Prompt Playbook: AI Fundamentals PART 3

Prompt Playbook: AI Fundamentals

Kyle Balmer
April 23, 2025

Hey Prompt Entrepreneur,

"It was the best of times, it was the worst of times..." It's the tale of two cities - the city of AI creators and the city of AI users.

Increasingly the world is split between the two. And knowing where we are as business owners is very important.

I was reminded of this divide at a tech event last month when a founder approached me after my talk. "I want to build my own language model from scratch. I don't want to rely on ChatGPT. I want complete control.”

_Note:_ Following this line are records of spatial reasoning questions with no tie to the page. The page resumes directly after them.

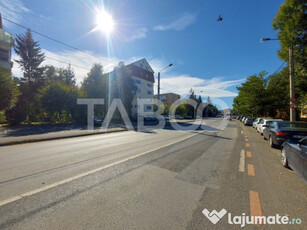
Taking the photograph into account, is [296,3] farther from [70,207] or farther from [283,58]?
[70,207]

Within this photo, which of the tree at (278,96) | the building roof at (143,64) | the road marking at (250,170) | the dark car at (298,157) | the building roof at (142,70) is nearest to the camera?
the dark car at (298,157)

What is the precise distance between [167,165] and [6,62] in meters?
29.5

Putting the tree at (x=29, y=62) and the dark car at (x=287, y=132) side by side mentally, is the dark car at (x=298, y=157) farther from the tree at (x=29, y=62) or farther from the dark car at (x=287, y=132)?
the tree at (x=29, y=62)

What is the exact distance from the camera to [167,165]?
4.57 m

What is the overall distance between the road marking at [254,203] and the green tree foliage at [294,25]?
1206cm

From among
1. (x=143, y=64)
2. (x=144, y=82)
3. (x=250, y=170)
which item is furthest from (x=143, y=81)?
(x=250, y=170)

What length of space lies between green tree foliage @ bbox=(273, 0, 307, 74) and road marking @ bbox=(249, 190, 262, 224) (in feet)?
39.6

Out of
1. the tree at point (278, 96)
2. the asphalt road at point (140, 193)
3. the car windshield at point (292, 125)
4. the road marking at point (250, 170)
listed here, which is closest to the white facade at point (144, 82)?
the tree at point (278, 96)

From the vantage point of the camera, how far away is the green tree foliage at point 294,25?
8.84 m

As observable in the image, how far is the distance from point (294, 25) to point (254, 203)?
40.9 ft

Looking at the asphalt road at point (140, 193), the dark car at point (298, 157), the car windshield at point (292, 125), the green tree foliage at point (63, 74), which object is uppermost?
the green tree foliage at point (63, 74)

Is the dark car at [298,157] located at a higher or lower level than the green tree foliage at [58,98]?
lower

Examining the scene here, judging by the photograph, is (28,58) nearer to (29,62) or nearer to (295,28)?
(29,62)

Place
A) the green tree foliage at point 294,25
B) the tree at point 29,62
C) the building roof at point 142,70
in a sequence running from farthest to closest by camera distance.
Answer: the building roof at point 142,70
the tree at point 29,62
the green tree foliage at point 294,25
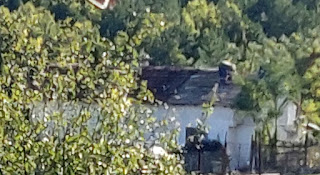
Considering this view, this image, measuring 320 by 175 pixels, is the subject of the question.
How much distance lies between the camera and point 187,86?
16.6 metres

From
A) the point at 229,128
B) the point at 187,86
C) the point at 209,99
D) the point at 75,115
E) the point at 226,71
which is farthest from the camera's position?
the point at 226,71

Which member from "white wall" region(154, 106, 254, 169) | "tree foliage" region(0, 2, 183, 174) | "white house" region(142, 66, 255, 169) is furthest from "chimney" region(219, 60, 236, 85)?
"tree foliage" region(0, 2, 183, 174)

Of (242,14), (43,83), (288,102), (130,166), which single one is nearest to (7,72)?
(43,83)

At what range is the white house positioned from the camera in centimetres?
1490

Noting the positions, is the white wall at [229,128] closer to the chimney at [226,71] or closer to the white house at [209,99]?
the white house at [209,99]

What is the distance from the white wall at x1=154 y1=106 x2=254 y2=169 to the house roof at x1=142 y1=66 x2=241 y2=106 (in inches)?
8.5

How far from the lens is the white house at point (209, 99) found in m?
14.9

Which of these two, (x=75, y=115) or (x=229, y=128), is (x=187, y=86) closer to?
(x=229, y=128)

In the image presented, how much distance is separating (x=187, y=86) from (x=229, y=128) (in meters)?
1.47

Admirable sentiment. But….wooo…yikes.

This highlighted a crucial misconception that many entrepreneurs have when entering the AI space. Most of us will be citizens of the user city, not the creator city - and that's not just okay, it's smart.

Let’s get started:

Summary

Training vs. Inference

The two lives of prediction engines: training vs. inference
Why most entrepreneurs should use, not create, foundation models
The middle ground: fine-tuning and retrieval-augmented generation
Managing prediction failures (hallucinations) in practical applications
Building an AI strategy that leverages the training/inference distinction

A Tale of Two Cities: Creators vs. Users

Every AI model you interact with exists in two distinct phases, created by two very different groups:

Training: The expensive, time-consuming process where the model learns how to play the prediction game by analysing massive datasets. This is the domain of well-funded AI labs with specialised expertise. Think OpenAI, Anthropic, Google, DeepSeek.

Inference: The relatively quick, affordable process where the model uses what it learned to make new predictions in response to your inputs. This is where entrepreneurs and businesses typically enter the picture.

This distinction creates two separate "cities" in the AI ecosystem:

The Creator City is populated by organisations like OpenAI, Anthropic, Google, and Meta who have the resources to train foundation models from scratch. BIG boys with deep pockets, often funded by entire governments.
The User City is where the vast majority of entrepreneurs and businesses live, building applications and solutions on top of these foundation models

The good news is that living in the User City doesn't limit your ability to create extraordinary value. We can still make amazing things without having to own the land we build on. We’ll discuss why this is so.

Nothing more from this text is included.